Oui oui, c’est bien UNE phrase. 856 mots. Achevez-moi, je fonds comme une petite merde ! Ce mec me donne des putains d’orgasmes. D’abord on fait une pause de 69 minutes.

C’est bon, on peut y aller maintenant.

Tu portes quoi pour dormir ? 

Un slibard, ou rien du tout, on ne sait jamais qui peut se glisser incognito et grimper sur Eduardo. (Cherchez pas)

Sans le citer, quel est le comportement qui t’as le plus choqué/déçu /énervé… de la part d’un auteur ?   

M’en parle pas. Une salope de putain de sa race qui a égratigné ma gonz. Rien que d’y penser me fout la rage.

L’auteur mort ou vif que tu aurais adoré interviewer ?  

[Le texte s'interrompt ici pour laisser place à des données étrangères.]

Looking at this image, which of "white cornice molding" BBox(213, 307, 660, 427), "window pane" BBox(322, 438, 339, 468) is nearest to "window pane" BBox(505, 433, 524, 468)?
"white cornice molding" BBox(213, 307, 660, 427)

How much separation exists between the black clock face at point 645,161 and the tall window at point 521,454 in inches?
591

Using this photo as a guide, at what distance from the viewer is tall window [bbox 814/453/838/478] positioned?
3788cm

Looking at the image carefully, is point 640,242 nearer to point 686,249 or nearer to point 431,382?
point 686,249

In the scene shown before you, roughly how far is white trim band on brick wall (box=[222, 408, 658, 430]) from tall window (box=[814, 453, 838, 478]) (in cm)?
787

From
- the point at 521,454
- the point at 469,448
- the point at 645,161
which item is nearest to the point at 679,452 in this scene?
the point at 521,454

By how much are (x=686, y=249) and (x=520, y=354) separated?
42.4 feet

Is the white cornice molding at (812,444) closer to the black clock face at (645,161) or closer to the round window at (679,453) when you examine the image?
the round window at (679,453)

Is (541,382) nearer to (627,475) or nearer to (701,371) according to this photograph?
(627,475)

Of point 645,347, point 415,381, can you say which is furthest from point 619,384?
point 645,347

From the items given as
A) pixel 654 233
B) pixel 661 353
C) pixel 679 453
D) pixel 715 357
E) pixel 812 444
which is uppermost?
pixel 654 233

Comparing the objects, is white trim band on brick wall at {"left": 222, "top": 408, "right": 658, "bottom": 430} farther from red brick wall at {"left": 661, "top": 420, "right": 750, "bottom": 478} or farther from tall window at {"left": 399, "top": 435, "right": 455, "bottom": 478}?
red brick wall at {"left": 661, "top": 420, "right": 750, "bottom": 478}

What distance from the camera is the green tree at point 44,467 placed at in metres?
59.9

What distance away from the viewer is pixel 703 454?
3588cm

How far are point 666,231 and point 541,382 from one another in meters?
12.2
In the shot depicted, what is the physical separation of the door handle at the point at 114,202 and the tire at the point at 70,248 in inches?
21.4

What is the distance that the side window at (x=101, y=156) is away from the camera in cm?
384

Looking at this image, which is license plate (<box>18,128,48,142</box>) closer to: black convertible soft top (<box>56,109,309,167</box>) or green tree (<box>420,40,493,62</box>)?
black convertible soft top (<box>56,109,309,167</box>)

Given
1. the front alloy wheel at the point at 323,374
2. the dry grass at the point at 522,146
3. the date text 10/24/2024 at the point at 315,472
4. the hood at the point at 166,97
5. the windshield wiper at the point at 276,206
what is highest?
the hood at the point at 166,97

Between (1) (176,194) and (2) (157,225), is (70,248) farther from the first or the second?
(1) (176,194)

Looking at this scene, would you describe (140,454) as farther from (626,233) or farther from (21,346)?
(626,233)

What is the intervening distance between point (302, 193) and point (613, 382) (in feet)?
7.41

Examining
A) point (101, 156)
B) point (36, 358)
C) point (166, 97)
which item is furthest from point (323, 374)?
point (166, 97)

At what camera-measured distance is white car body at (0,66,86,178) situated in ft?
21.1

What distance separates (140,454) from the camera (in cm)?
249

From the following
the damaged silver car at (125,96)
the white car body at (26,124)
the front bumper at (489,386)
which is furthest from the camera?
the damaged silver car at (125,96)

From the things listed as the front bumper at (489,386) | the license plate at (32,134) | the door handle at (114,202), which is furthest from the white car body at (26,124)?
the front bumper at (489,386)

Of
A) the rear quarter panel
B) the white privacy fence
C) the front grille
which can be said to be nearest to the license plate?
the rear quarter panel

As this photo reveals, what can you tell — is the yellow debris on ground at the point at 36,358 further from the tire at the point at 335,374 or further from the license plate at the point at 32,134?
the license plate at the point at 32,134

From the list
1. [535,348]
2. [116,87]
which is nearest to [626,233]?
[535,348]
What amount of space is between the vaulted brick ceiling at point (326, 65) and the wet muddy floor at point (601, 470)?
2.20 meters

Zola sa mère ! Pasque je ne pense pas pouvoir résister à l’envie de m’enfiler Proust. Et aussi pasqu’y faut qu’il m’explique deux trois trucs, le bougre.

Une autrice ou auteur que tu trouves sexy ? 

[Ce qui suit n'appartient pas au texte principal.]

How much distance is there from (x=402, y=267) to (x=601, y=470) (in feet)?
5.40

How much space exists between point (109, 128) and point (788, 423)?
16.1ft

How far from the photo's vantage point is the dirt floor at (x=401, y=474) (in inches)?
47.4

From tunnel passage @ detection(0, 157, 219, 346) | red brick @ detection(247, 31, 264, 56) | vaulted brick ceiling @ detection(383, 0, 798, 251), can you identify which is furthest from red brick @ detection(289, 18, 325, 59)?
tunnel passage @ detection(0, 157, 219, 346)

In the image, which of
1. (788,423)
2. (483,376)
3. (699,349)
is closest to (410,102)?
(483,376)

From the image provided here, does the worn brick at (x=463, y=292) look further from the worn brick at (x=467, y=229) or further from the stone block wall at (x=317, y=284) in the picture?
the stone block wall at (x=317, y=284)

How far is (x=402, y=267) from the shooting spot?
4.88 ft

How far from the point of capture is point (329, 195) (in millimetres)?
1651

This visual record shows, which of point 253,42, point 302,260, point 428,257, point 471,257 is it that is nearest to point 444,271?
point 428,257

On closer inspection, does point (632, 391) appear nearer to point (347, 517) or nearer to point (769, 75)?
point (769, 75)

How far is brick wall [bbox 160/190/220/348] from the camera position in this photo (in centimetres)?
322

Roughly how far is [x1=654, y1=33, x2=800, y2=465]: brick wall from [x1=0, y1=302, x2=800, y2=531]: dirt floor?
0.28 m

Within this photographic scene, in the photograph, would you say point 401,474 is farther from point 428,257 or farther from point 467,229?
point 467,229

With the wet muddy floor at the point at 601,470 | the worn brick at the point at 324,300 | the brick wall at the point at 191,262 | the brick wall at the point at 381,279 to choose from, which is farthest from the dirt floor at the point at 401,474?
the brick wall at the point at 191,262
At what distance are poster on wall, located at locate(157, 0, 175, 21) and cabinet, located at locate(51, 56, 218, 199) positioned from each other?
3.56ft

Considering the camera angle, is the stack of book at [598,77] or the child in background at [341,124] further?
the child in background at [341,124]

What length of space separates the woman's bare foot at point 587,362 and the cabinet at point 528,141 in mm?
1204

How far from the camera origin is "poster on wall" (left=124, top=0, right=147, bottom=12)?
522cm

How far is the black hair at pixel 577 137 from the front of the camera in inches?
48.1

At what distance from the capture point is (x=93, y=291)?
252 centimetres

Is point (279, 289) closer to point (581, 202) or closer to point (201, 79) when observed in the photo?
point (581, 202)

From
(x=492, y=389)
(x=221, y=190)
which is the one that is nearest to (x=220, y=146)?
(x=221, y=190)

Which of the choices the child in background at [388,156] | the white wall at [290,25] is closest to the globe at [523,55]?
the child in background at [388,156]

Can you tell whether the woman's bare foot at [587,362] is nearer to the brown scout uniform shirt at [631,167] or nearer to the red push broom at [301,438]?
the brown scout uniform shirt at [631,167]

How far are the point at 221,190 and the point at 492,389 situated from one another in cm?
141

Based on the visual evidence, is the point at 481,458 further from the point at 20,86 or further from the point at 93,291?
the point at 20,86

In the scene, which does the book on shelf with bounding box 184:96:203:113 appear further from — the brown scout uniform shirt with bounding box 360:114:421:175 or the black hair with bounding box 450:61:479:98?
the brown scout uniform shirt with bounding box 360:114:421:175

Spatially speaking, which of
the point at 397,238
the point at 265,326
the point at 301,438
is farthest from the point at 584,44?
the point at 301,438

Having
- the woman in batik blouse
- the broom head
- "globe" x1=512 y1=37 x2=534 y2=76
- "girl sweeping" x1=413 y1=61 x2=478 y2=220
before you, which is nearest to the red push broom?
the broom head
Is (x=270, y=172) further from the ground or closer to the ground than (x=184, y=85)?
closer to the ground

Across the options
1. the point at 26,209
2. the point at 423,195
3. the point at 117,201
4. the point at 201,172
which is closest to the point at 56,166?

Nina Dobrev, ça compte ? Bon bon, Christine Angot ? Mouhahaha ! La Mahira, sa voix plus qu’autre chose, est de celles qui, enfin tu vois quoi. Ah j’ai le droit de dire Jennifer Pourrat ? Plutôt pas mal dans son genre. Ah oui, y a la Zaddie Smith, je la bouffe crue, sans sel, sans sucre ! Et aussi Saphia Azzedine. J’me demande pourquoi y a ma langue qui frétille, là.

Quand tu jouis, tu te situes où dans l’échelle des décibels entre mordre l’oreiller et faire peur aux voisins ? 

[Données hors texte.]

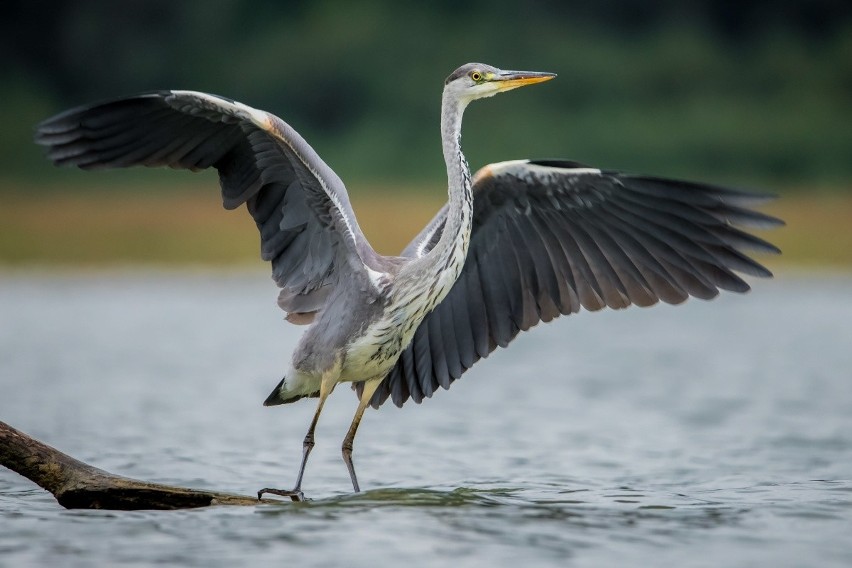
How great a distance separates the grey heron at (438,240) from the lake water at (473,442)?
0.91 meters

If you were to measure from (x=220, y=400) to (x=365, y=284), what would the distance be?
18.6 ft

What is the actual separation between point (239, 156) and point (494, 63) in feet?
103

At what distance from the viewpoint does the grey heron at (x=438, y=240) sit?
841 cm

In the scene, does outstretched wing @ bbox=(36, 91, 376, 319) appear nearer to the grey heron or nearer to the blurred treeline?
the grey heron

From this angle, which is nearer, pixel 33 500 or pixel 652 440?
pixel 33 500

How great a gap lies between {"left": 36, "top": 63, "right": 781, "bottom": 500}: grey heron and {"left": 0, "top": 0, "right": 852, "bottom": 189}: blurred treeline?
83.2 feet

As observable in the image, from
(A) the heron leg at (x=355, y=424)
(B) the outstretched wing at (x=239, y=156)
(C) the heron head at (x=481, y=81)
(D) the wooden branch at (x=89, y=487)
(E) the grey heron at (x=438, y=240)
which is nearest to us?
(D) the wooden branch at (x=89, y=487)

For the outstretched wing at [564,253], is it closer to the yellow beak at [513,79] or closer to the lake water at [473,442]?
the yellow beak at [513,79]

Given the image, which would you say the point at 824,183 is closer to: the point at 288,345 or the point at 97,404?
the point at 288,345

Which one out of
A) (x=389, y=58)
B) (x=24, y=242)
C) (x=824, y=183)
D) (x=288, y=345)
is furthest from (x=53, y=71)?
(x=288, y=345)

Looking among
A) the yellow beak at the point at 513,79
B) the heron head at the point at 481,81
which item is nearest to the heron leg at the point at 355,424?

Sexy jusqu’au bout, ma pouliche. Des petits grogrenements décrescendo, tu captes le délire ? T’façon je te fais une démo quand tu veux.

Le portrait chinois à ma façon :

Si tu étais un film ? 

À la recherche du bonheur.

Si tu étais une série ? 

90210. Je n’ai jamais décroché.

Si tu étais un auteur ? 

Proust madafucka !

Si tu étais une douceur ? 

Caramel.

Si tu étais une chanson ? 

Lose Yourself de Eminem. Ce morceau te fracasse la trombine et te retourne les tripes dans tous les sens.

Si étais une pose du kamasoutra ? 

69, parce que j’aime bien me faire lécher le cul.

Si tu étais un remède à l’humanité ? 

La tolérance, bordel !

Si étais une époque ? 

La guerre froide. Un peu de chaleur n’aurait pas fait de mal à ces gus.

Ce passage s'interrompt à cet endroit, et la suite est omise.